Over 70% of EU voters did not vote for the EU. Where now?
Update, 7/9/14: via Chris Whitehouse – apparently the figures are slightly worse – “the updated numbers, published on the Parliament website, show that turnout across the EU struggled to reach 42.54% in 2014, well below the 43.1% initially announced”
There will no doubt be, as Ron Patz predicted Sunday, endless analyses of the EP 2014 results, with analysts furiously and spuriously spinning results to future advantage. I have neither their agenda nor time and resources for this dialogue of the deaf, so I’ll focus on the interrelated issues of abstention (well over the recorded 57%, once you remove the effect of compulsory voting and coordinated elections) and anti-EU votes (“Non attached” + “Others” = 14%).
Interrelated? Surely not! After all, those who abstained just don’t care, while those who voted against the EU were motivated!
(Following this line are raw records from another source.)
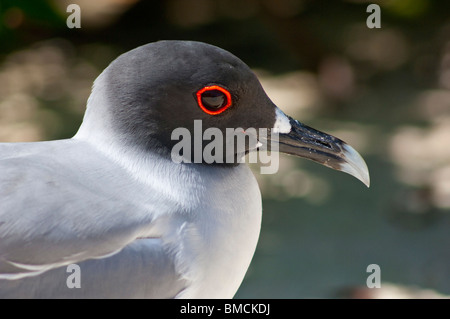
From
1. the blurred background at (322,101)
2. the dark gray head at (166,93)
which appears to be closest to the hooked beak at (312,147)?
the dark gray head at (166,93)

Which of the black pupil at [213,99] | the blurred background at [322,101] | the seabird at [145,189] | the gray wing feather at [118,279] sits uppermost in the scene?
the blurred background at [322,101]

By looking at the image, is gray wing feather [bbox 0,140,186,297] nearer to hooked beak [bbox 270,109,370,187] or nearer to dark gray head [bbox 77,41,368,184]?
dark gray head [bbox 77,41,368,184]

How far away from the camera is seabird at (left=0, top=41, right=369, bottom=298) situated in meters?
1.68

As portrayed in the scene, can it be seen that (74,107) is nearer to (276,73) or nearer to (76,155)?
(276,73)

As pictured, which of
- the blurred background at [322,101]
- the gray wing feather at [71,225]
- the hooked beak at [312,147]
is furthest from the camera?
the blurred background at [322,101]

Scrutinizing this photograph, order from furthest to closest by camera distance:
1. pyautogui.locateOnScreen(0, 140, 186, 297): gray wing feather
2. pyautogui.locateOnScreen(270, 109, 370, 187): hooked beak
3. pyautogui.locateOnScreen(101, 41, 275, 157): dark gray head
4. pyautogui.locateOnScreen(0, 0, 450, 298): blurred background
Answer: pyautogui.locateOnScreen(0, 0, 450, 298): blurred background → pyautogui.locateOnScreen(270, 109, 370, 187): hooked beak → pyautogui.locateOnScreen(101, 41, 275, 157): dark gray head → pyautogui.locateOnScreen(0, 140, 186, 297): gray wing feather

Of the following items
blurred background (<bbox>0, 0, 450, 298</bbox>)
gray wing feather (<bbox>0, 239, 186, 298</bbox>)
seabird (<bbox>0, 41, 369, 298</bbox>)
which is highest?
blurred background (<bbox>0, 0, 450, 298</bbox>)

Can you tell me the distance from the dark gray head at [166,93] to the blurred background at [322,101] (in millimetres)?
1598

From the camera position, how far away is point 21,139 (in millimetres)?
4473

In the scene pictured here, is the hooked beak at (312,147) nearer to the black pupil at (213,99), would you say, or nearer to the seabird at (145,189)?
the seabird at (145,189)

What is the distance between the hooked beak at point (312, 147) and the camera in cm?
207

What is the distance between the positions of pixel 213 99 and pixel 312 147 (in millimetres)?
355

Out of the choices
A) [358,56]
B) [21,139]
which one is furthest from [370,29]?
[21,139]

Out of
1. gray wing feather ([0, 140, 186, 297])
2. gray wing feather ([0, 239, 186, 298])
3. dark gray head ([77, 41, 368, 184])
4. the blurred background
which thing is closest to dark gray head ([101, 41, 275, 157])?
dark gray head ([77, 41, 368, 184])
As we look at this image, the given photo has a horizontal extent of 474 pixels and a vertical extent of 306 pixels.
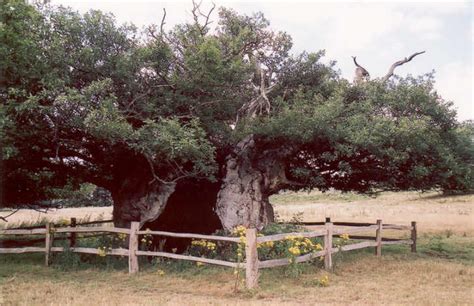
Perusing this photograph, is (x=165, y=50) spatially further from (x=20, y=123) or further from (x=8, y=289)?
(x=8, y=289)

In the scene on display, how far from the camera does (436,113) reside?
17031 millimetres

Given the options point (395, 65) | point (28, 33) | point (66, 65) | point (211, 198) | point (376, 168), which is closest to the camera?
point (28, 33)

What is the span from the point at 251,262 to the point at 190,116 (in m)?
5.65

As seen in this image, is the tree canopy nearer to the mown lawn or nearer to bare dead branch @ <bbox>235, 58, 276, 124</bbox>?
bare dead branch @ <bbox>235, 58, 276, 124</bbox>

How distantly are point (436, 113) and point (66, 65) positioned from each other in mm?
12477

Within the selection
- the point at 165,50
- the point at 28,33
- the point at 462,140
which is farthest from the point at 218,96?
the point at 462,140

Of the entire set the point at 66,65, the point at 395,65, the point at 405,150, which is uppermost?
the point at 395,65

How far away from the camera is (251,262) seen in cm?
1118

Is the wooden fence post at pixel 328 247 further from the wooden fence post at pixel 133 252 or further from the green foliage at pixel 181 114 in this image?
the wooden fence post at pixel 133 252

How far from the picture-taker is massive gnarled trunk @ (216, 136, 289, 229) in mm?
16984

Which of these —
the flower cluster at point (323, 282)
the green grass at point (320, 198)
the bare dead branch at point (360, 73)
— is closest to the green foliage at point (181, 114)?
the bare dead branch at point (360, 73)

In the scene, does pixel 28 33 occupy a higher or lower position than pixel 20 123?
higher

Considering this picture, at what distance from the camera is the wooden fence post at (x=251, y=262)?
1112cm

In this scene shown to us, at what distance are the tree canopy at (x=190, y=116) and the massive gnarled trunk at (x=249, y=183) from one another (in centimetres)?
11
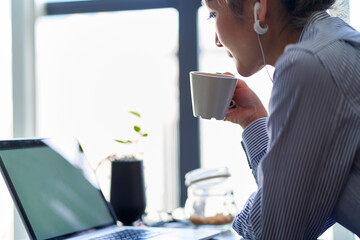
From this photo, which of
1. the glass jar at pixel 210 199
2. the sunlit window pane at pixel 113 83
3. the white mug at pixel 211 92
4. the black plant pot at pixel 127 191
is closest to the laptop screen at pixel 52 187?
the black plant pot at pixel 127 191

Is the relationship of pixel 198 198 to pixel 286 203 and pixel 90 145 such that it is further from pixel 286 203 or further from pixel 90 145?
pixel 286 203

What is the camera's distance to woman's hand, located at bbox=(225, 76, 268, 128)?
1339mm

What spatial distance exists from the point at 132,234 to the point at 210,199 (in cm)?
37

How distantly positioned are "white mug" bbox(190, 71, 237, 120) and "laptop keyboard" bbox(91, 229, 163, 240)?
1.12ft

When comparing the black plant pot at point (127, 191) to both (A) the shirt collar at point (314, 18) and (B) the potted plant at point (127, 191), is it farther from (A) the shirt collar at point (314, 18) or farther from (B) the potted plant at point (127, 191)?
(A) the shirt collar at point (314, 18)

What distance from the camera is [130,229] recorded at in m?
1.35

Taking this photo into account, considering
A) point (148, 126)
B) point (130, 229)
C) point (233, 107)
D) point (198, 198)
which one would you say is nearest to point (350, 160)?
point (233, 107)

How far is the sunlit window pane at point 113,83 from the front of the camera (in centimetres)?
201

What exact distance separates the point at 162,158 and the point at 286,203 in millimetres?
1221

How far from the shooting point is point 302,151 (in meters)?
0.79

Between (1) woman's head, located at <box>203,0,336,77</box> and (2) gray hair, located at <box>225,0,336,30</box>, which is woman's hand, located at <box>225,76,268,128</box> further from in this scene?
(2) gray hair, located at <box>225,0,336,30</box>

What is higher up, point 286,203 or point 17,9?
point 17,9

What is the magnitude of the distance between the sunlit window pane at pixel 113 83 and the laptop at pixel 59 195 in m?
0.56

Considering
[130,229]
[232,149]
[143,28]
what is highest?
[143,28]
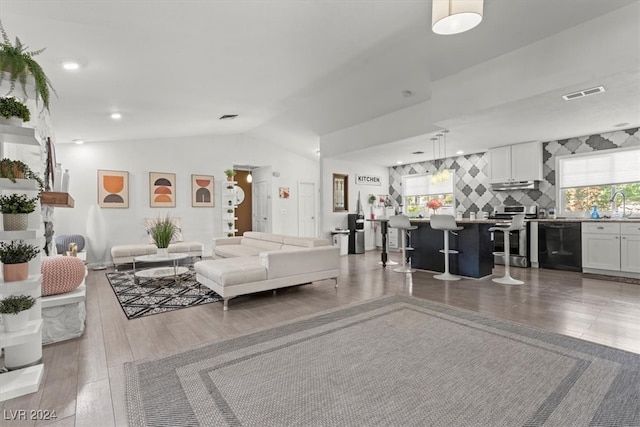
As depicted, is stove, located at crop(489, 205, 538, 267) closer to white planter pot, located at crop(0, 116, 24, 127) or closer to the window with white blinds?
the window with white blinds

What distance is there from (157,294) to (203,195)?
4.36 metres

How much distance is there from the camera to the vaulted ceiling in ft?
9.14

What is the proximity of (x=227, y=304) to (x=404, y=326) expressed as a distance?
201 centimetres

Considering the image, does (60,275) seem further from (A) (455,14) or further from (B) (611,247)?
(B) (611,247)

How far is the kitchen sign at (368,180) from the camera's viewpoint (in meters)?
8.56

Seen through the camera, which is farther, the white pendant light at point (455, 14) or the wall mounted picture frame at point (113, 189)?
the wall mounted picture frame at point (113, 189)

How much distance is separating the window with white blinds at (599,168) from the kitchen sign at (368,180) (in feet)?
13.9

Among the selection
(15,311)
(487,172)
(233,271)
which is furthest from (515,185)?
(15,311)

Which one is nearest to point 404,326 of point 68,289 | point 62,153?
point 68,289

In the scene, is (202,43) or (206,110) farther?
(206,110)

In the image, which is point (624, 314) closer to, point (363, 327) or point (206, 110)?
point (363, 327)

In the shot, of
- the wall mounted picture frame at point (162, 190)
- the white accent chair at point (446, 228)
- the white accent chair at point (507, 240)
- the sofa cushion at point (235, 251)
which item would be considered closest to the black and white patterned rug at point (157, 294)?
the sofa cushion at point (235, 251)

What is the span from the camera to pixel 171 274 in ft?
14.3

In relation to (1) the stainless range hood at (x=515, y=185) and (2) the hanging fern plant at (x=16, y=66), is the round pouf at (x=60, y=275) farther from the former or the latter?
(1) the stainless range hood at (x=515, y=185)
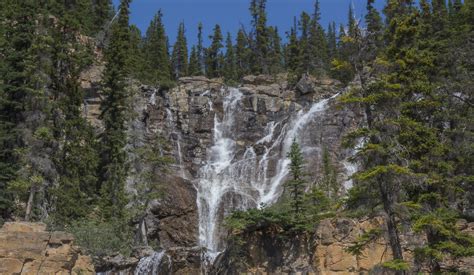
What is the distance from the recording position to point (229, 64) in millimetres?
75812

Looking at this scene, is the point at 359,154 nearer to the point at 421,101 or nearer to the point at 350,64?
the point at 350,64

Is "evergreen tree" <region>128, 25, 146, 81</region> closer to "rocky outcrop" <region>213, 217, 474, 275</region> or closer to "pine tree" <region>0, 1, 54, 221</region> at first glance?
"pine tree" <region>0, 1, 54, 221</region>

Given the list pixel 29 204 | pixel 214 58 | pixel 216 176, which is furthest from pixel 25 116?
pixel 214 58

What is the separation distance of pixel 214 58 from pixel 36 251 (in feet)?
181

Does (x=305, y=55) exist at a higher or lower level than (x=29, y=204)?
higher

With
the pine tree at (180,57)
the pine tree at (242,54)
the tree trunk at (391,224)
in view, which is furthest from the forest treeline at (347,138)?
the pine tree at (242,54)

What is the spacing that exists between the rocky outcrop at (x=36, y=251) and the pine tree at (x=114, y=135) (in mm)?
9839

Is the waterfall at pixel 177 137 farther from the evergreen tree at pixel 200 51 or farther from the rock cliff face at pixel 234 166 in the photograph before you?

So why lump these figures together?
Because of what their total says about EU communications.
Why did 57% of the electorate people not vote?
Most would probably give one of 2 reasons:
- irrelevance: they think the EU doesn’t matter;
- disengaged: they think their vote doesn’t count: I’ve lost count of the number of polls showing this – the graph is from a recent Pew survey.
Actually, the 57% figure understates the case – voting is compulsory in Belgium, Cyprus, Greece and Luxembourg, while the 2014 EP election was held with other elections in Belgium, Lithuania and UK (Wikipedia), further boosting turnout. If we want to really understand the depth of the problem, you need to ask what would have happened without these tricks. I think it’s fair to round the non-voters’ share up to at least 60%.
The anti-EU vote
Why another 14% of the electorate voted for anti-EU parties, of course, varies in detail by national context. However, we can say two things with certainty:
- irrelevance is not a reason – they believe the EU matters…
- and they also believe it’s harming them.
Put the above figures together, what do you get?
Put together, these figures say that:
Around three-quarters of the electorate
believe the EU to be
Unimportant OR Harmful
Not exactly a victory for EU communications, which (one would assume) aims to show that the EU is important, that it benefits its citizens, and listens to them.
It appears that around 75% do not agree. Which is a lot. To be frank, it could have been worse.
The first ‘social media elections’
These were to be the EU’s first ‘social media elections’ – 5 years ago, most Institutions had not heard of Facebook, the hordes of social media experts had not yet reached Brussels and I was still unconvinced by my first 18 months on Twitter. How things change.
Or have they? For some reason, these results remind me of how one Cabinet staffer answered when I asked what they were going to do with the comments received to a website they were planning: “We’ll pretend to listen“.
She was young – not the sort of Old Guard Eurocrat you’d expect that from. But before you howl in outrage, remember that her answer reflected the following facts:
- she’d been told by her hierarchy to create a site which was to actively welcome citizen input;
- the people who asked her had not considered the problem of scale;
- reflecting this input into policy would have been profoundly undemocratic.
How many Likes is equivalent to an MEPs’ vote, anyway? Should we really re-edit a white paper to reflect Retweets by EN-speaking Twitterati? Seriously?
The perils of over-promising
These results look a little like the #EUCO ‘Berlusconi TweetWall experiment’ on a continental scale.
The greatest Communications Sin is promising to listen to someone and then ignoring them. There is no better way to lose their trust.
Over the last 5 years, the EU Institutions have – in all sincerity – asked for citizens’ input, on everything from ‘Big Picture Europe’ issues to detailed policy questions. Yet in most cases their policy-oriented colleagues were unable to take the ideas on board, and in some cases were busy removing democratically elected governments whose economic plans didn’t meet their demands. How on Earth do you propose to reconcile that with a “listening EU”?
The heart of the problem is not new. It is not a question of SEO, or CMS, or multilingualism, or how to fine-tune Facebook posts. It is organisational – Point #1 of 10 things the EU should probably know about social media.
Maybe, over the next 5 years, the EU Institutions will figure out what the role of social media can be – and cannot be – within a democratic EU. It has its place – notably in the development of online communities around specific policies and programmes, and as crucial infrastructure of the EU online public sphere – but it is not the sole answer some appear to think it is. Not figuring this out risks promising more than can be delivered, which will backfire.